Whenever I mention the “user”, I am referring to a developer using this parser as a library
Macros
First, we should explain what a macro is - in this context, it is a bit of code executed at compile time used to modify existing code or generate new code before compilation.
Rust has two categories of macros - declarative and procedural. Procedural macros have 3 subtypes. We are going to be using derive macros (a type of procedural macro) for our purposes.
Rust Derive Macros
A derive macro is a function that takes in a struct and returns additional code to be included in the compilation. As mentioned above, this macro code is executed at compile time - while creating the executable file. This means that we can procedurally generate an implementation of Parse
when compiling, avoiding the user needing to write any parsing code.
All the user will need to do is derive the macro like so:
#[derive(JsonDeserialise)]
struct Person {
// ...
}
Here is our derive macro function signature:
#[proc_macro_derive(JsonDeserialise)]
pub fn derive_json_deserialise(input: TokenStream) -> TokenStream {
// Macro code here
}
This is just standard Rust code, which takes in a stream of tokens (the tokens for the struct), and returns a new stream of tokens (the code we wish to add - in this case, our Parse
implementation). There are a couple of useful crates (libraries) for both reading and creating token streams - syn
and quote
respectively.
Using syn
, we can parse the token stream into an Abstract Syntax Tree (AST) node with the following line of code:
let input: DeriveInput = syn::parse(input).unwrap();
Then we can check if the AST node is a struct (we will not be covering derive macros for enums or other types in this post):
match &input.data {
Data::Struct(data) => derive_json_deserialise_struct(&input.ident, data),
_ => panic!("Cannot derive JsonDeserialise on this type"),
}
Here, data
is the information specific to a struct (e.g. its properties), which we pass through to our function derive_json_deserialise_struct
, along with the identifier (name of the struct).
Throughout this post I use the terms “field” and “property” interchangably
Generating the Implementation Code Block
Now, in derive_json_deserialise_struct
, we can do the heavy-lifting. Let’s have a look at the quote
crate next to see the core idea of code generation. To generate a very basic Parse
implementation (that throws an unimplemented
error when called), we can do the following:
fn derive_json_deserialise_struct(struct_name: &Ident, data: &DataStruct) -> TokenStream {
// Generated impl block
let generated_impl = quote! {
impl Parse for #struct_name {
fn parse(parser: &mut Parser) -> Result<Self, ParserErr> {
unimplemented!();
}
}
};
generated_impl.into()
}
The code inside quote!
is treated as a template - it’s not executed during macro expansion, but instead the emitted as output Rust code to be compiled later. This is stored in a variable generated_impl
, and converted into a TokenStream
before being returned. In the quote!
code, we can write regular Rust code, as well as include variables verbatim in the code. For example, #struct_name
will be substituted for the struct_name
identifier we take into our derive function.
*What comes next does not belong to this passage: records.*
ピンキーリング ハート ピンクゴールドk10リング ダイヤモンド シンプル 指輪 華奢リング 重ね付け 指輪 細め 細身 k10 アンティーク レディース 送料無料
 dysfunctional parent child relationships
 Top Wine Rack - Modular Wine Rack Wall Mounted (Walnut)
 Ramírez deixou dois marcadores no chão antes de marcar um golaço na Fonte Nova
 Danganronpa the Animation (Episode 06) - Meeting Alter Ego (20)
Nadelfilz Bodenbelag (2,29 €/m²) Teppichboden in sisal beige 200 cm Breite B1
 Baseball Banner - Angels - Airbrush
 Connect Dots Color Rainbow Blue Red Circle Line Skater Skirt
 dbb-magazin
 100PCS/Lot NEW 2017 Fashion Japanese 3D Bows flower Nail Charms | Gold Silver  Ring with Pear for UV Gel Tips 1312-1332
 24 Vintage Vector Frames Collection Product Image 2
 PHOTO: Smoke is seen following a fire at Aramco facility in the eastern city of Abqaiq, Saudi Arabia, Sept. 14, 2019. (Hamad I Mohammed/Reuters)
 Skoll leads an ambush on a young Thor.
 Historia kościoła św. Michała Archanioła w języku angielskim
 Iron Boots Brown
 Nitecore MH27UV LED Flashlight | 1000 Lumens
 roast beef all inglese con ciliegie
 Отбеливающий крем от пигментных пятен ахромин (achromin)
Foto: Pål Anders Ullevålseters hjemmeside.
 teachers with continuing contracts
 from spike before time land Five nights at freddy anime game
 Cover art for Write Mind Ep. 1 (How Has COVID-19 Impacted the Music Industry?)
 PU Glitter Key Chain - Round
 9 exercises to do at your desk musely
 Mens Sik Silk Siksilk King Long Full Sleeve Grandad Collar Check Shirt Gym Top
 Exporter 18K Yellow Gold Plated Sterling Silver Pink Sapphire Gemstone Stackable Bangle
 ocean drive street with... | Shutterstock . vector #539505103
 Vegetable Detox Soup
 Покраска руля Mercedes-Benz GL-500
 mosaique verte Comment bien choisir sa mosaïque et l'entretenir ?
As structs represent objects in JSON, the code is pretty similar to the object parsing we covered in the previous part, so let’s have a refresher - the current object parsing code looks like the following:
impl<T: Parse> Parse for HashMap<String, T> {
fn parse(parser: &mut Parser) -> Result<Self, ParserErr> {
parser.consume(TokenKind::LCurlyBracket)?;
let mut props = HashMap::new();
// Loop through all properties, until reaching closing bracket
while !parser.check(TokenKind::RCurlyBracket)? {
let token = parser.advance()?;
match token.kind {
TokenKind::String(name) => {
parser.consume(TokenKind::Colon)?;
let value = T::parse(parser)?;
props.insert(name, value);
// Break out the loop if no more commas
if parser.check(TokenKind::Comma)? {
parser.advance()?;
} else {
break;
}
}
_ => return Err(parser.make_err_prev(ParserErrKind::UnexpectedToken)),
}
}
parser.consume(TokenKind::RCurlyBracket)?;
Ok(props)
}
}
I have removed the trailing comma check for readability.
For an explanation of this code, please refer back to Parsing Objects in my previous post.
The Expected Macro Output
Before writing the macro logic, it helps to understand what we want the generated code to look like. Let’s walk through a manual implementation of Parse
for a concrete struct without macros. We will generalise this later using macros.
We will be writing a Parse
implementation for the following example struct:
struct Person {
name: String,
age: u32,
}
To transform the generic object parsing code into code specific for this struct, we need to rework how we parse the properties. Here are the goals we aim to achieve by parsing into a struct:
- Easier access of data
- Type checking
- Ensuring all properties exist in the object
Easier access of data comes automatically if we return the data in a struct provided. When initialising a struct in Rust, we must define all the properties straight away. This means we can’t fill them out as we find them. We also can’t parse them one-by-one, in the order defined by the struct, as the order may be different - JSON objects do not have a specific ordering of properties. So, we could continue to use the HashMap
and just access the properties at the end, like so:
// Create `Person` struct by unwrapping the variables we have parsed
// If one is missing, report an error with `expect`
Ok(Person {
name: props.get("name").expect("Missing prop 'name'"),
age: props.get("age").expect("Missing prop 'age'"),
})
This solves the issue of ensuring that all properties exist on the struct, as if any property hasn’t been set, props.get()
will return None
, and the exepct
will panic, reporting an error message.
The problem with this is that the HashMap
can only store values of a single type, which in this case must encompass all values i.e. our JsonValue
type. We would then need to do some type checking to ensure that the JsonValue
is the type we expect. This is not ideal for two reasons:
- Complexity of implementation
- It is slow due to redundant checks
The implementation of this would be difficult, as we would need a check for every type, including user-defined structs. This would likely mean implementing a function, for each type, that both checks the type and turns it from a JsonValue
into the desired type. Speed is also an issue, as parsing JsonValue
s requires checking which type to parse first. Then we would need to check the JsonValue
type before converting it into the type we desire. This is unnecessary computation.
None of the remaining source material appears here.